A turma se dispersou e cada um começou a seguir seu caminho. Ficou um núcleo de umas dez pessoas que ainda andou junto por muito tempo e, dentro desse núcleo, Tio Gema, Silvana, os dois filhos do casal – Renata e Neto -, que ainda eram crianças, Ricardo, Kalume e eu, vivíamos juntos. Ricardo era um xodó. Éramos grandes amigos e confidentes, e não entendo muito bem porque todos os meus namorados não gostavam dele, assim como todas as suas namoradas implicavam comigo. Kalume, com um humor sarcástico, era o mais centrado de todo o grupo. Renata e Neto eram crianças de menos de 10 anos, e como não podia ser diferente, ateavam fogo no molhado. Quanto ao casal, eles são um parágrafo a parte.

Ele é uma figura apaixonante. Ao falar de seus projetos, realizações, trabalho, amigos, seus olhos brilham com uma empolgação quase infantil. O céu é o limite, mas com um diferencial: ele não é mais um sonhador, é um realizador de sonhos. Ela é uma mulher inspiradora. Guerreira incansável, sensata, justa e dotada de uma intuição digna de estudo. Prova viva de que las brujas hay.

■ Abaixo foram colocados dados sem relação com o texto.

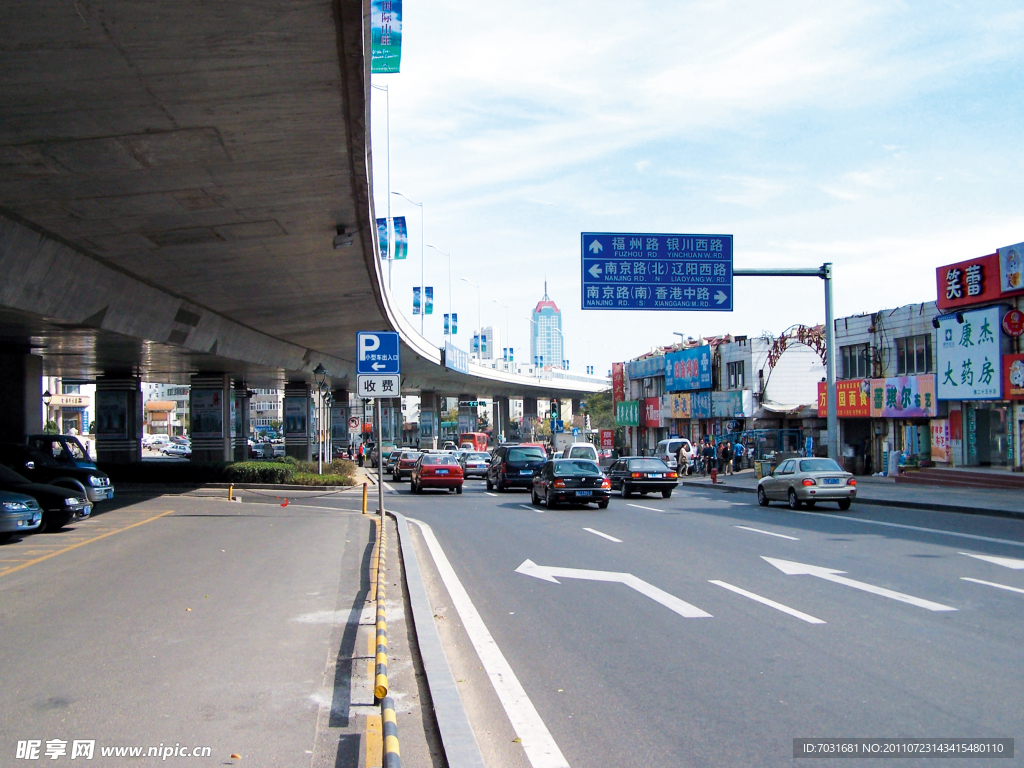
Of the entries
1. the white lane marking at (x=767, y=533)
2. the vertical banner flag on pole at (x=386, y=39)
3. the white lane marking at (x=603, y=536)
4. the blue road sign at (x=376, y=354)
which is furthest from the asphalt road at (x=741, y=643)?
the vertical banner flag on pole at (x=386, y=39)

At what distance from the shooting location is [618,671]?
284 inches

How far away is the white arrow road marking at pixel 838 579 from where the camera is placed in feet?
32.2

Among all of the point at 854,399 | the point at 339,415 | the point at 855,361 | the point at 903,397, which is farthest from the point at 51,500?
the point at 339,415

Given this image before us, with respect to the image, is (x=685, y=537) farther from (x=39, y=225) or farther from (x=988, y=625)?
(x=39, y=225)

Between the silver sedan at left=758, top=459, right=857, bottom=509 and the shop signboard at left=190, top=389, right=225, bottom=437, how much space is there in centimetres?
2773

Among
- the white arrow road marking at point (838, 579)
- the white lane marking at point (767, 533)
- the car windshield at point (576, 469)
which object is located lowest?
the white lane marking at point (767, 533)

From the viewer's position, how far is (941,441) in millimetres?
34188

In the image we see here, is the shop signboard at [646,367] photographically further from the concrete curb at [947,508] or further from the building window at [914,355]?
the concrete curb at [947,508]

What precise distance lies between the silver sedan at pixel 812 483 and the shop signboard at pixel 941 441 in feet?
37.5

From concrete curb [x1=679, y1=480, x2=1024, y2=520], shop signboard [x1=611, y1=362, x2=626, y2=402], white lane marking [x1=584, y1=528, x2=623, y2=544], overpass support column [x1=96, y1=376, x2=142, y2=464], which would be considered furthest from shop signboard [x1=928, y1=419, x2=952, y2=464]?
shop signboard [x1=611, y1=362, x2=626, y2=402]

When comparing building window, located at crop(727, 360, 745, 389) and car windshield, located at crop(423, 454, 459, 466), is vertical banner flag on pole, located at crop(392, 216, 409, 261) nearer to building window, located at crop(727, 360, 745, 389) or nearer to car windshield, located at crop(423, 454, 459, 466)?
car windshield, located at crop(423, 454, 459, 466)

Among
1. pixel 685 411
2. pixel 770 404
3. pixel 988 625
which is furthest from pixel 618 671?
pixel 685 411

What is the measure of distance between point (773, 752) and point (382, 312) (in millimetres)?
28508

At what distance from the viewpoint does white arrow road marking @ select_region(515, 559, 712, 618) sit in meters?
9.70
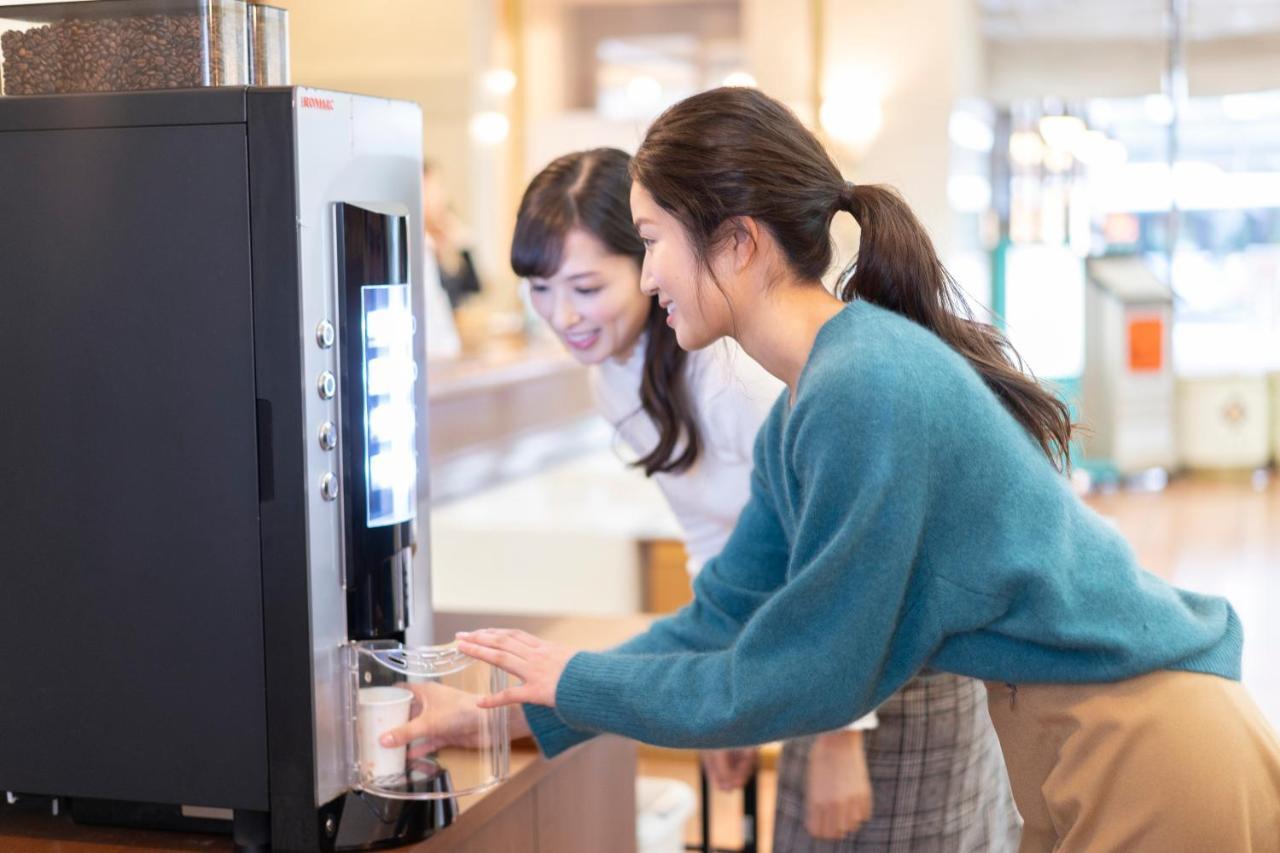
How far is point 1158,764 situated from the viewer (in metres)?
1.16

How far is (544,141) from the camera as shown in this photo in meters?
9.30

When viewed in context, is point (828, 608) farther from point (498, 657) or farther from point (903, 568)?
point (498, 657)

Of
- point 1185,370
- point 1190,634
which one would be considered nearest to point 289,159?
point 1190,634

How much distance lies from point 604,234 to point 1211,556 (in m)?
5.42

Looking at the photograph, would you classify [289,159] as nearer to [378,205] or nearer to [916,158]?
[378,205]

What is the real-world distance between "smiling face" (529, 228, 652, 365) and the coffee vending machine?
15.7 inches

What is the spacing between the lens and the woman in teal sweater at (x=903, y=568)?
43.8 inches

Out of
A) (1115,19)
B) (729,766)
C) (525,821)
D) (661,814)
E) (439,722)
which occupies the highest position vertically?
(1115,19)

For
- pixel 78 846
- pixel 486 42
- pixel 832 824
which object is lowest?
pixel 832 824

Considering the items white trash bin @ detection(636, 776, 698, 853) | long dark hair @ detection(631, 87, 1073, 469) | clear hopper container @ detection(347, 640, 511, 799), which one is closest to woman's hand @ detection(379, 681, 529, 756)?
clear hopper container @ detection(347, 640, 511, 799)

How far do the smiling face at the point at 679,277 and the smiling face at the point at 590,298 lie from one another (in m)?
0.39

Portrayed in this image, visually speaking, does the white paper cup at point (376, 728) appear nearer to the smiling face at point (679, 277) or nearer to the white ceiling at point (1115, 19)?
the smiling face at point (679, 277)

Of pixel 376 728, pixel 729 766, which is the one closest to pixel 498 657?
pixel 376 728

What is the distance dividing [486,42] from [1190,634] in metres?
8.02
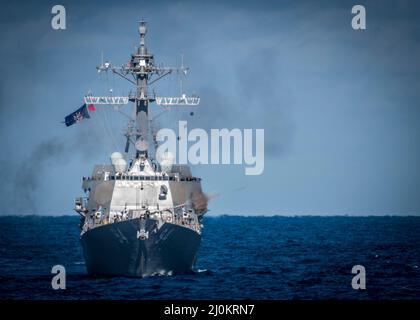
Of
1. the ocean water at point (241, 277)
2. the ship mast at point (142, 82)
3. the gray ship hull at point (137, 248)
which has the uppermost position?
the ship mast at point (142, 82)

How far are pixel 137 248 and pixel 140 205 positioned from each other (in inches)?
192

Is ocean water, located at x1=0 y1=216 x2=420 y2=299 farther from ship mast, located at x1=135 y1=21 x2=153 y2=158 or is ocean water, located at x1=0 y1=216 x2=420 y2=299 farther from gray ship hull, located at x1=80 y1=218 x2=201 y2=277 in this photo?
ship mast, located at x1=135 y1=21 x2=153 y2=158

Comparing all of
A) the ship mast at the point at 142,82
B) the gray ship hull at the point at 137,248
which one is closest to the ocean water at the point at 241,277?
the gray ship hull at the point at 137,248

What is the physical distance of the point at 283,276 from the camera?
63500mm

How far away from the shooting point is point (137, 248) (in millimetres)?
55219

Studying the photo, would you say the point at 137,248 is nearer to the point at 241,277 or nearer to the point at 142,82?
the point at 241,277

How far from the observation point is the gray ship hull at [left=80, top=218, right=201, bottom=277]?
181 ft

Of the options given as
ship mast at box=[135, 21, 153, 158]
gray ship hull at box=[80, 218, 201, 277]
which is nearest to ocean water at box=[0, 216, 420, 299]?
gray ship hull at box=[80, 218, 201, 277]

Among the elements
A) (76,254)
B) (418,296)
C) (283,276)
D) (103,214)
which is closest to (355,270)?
(283,276)

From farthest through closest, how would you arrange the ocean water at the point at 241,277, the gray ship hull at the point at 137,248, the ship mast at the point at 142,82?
1. the ship mast at the point at 142,82
2. the gray ship hull at the point at 137,248
3. the ocean water at the point at 241,277

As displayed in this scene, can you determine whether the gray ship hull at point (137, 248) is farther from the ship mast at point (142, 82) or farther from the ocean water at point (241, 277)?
the ship mast at point (142, 82)

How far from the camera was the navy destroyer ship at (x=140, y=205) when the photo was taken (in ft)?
182
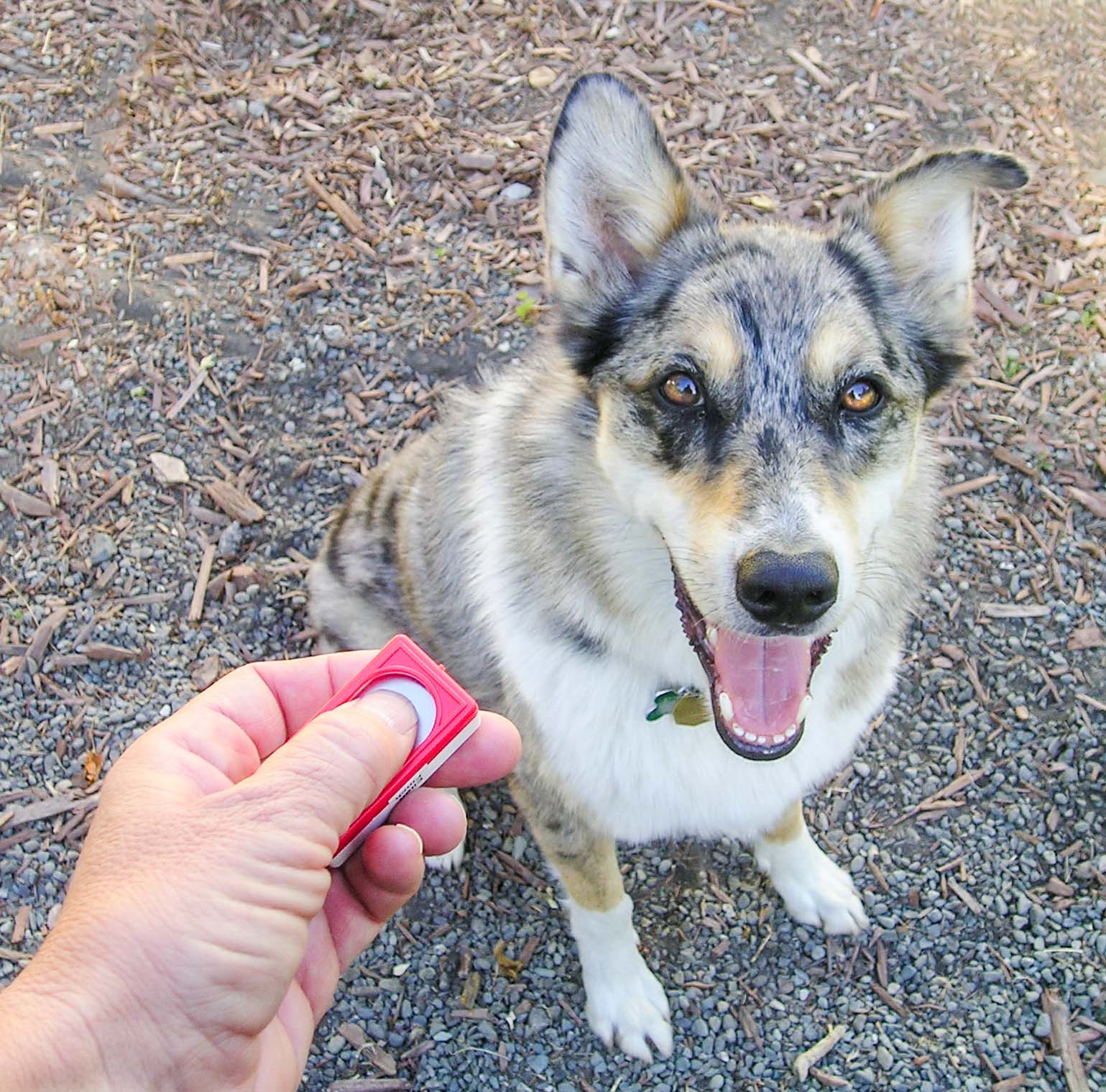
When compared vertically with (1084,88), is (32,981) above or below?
below

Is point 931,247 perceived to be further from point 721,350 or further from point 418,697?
point 418,697

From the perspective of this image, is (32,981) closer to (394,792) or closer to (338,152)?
(394,792)

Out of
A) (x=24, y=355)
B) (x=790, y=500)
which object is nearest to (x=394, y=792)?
(x=790, y=500)

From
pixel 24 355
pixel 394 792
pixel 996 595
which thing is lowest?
pixel 24 355

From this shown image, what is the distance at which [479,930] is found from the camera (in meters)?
4.19

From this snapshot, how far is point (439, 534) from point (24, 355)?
3.02 meters

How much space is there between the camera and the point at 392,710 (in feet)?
7.79

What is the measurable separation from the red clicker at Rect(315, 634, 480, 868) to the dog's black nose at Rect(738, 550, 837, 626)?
0.73 metres

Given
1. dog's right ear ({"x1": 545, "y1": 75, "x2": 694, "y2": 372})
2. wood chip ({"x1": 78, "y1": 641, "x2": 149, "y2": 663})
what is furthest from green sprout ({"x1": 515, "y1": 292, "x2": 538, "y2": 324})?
wood chip ({"x1": 78, "y1": 641, "x2": 149, "y2": 663})

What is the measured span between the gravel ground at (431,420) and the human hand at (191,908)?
6.46 feet

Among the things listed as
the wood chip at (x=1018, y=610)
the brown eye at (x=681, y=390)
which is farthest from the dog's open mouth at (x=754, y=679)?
the wood chip at (x=1018, y=610)

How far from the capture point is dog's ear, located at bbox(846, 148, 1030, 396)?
304cm

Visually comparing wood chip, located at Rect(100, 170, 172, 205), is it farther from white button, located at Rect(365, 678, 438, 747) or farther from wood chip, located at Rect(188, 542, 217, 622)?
white button, located at Rect(365, 678, 438, 747)

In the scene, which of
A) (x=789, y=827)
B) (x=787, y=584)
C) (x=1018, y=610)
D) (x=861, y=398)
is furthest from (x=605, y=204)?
(x=1018, y=610)
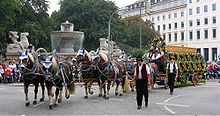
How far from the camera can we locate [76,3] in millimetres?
60656

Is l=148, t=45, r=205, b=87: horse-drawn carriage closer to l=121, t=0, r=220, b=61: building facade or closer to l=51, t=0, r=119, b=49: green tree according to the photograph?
l=51, t=0, r=119, b=49: green tree

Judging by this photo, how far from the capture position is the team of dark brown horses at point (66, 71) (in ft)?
40.9

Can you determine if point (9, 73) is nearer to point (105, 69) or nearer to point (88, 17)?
point (105, 69)

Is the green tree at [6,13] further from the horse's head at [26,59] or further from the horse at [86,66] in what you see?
the horse's head at [26,59]

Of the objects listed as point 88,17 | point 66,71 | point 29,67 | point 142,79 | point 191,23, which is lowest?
point 142,79

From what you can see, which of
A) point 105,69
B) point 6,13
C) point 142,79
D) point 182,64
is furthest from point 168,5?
point 142,79

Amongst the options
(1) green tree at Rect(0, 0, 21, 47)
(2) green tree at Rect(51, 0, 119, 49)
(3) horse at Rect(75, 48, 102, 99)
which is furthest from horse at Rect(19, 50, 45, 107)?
(2) green tree at Rect(51, 0, 119, 49)

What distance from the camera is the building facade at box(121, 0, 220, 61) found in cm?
9025

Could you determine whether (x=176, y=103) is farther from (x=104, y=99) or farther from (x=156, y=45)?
(x=156, y=45)

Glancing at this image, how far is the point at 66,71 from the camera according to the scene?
14000mm

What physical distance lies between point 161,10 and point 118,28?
49016 mm

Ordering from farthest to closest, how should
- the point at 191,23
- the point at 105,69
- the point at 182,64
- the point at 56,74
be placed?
1. the point at 191,23
2. the point at 182,64
3. the point at 105,69
4. the point at 56,74

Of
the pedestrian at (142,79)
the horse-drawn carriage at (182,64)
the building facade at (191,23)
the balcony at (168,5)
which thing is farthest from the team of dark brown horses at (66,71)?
the balcony at (168,5)

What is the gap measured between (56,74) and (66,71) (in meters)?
1.22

Depois do cursinho pré-vetibular, os dois abriram em Belém uma franquia de um colégio que já era conceituado em outros estados, onde trabalhou grande parte de seus pupilos, inclusive Ricardo, Bailosa e eu. Tínhamos 19 anos e, no meu caso, foi o primeiro trabalho com carteira assinada. Oficialmente, eu era auxiliar do professor de educação artística, mas, de fato, encarava sozinha a sala de aula de turmas do 1° e 2° ano científico, e “tocava horror” com laboratórios malucos de teatro. Me lembro de uma vez que o outro sócio do colégio, estranhando o barulho e a música alta em sala de aula, reclamou com tio Gema, que respondeu:”- deixa que ela sabe o que está fazendo.” Hoje, não tenho tanta certeza assim. O colégio cresceu e, com o grupo de Belém, abriu várias outras unidades no interior do estado e em outras capitais. Depois veio um projeto grandioso, visionário, unindo educação e meio ambiente, num tempo que ainda não se falava tanto nisso. Mas o financiamento pleiteado não saiu, e todo o investimento feito se perdeu. Meus amigos quebraram e passaram o pior perrengue financeiro de suas vidas. Nós estávamos lá, choramos juntos. Vimos toda a ascensão e, sem poder fazer nada, assistimos de braços cruzados a queda brusca. Passado o período de reflexão, eles foram à luta, com nada mais do que a cara e a coragem. A essa altura, meu caminho já estava distanciando-se e, não demorou muito, me mudei para uma pós em Salvador.

Nesse período, tive algumas notícias deles. Que estavam indo bem, prosperando, que as crianças cresceram, que Renata se transformou numa mulher linda e teve uma filha, que Neto casou. Tudo de longe. Ao reencontrá-los, vi que era muito melhor. Os dois continuam lindos, harmoniosos, apaixonados pela vida, pelo trabalho, pela família. Recentemente, ele recebeu um importante prêmio na cidade, coferido anualmente a profissionais de grande destaque, reconhecimento mais do que justo pelo consistente trabalho na área da educação e por seu bem sucedido empreendedorismo, premiação que estendo à Silvana, como ele também o fez ao receber o prêmio.

Foram muitas voltas, mas juntos parece que ainda somos o mesmo grupo. Aproveitamos o reencontro para começarmos a organização de nossa festa de 21 anos de conclusão do colégio, nossa maior idade, alcançada este ano. Democraticamente, elegemos toda a diretoria da festa, com algumas funções definidas. O evento já tem local e data marcada: dia 20 de dezembro de 2007. Portanto, tratem de mexer esses traseiros gordos. Eu não vou esquecer.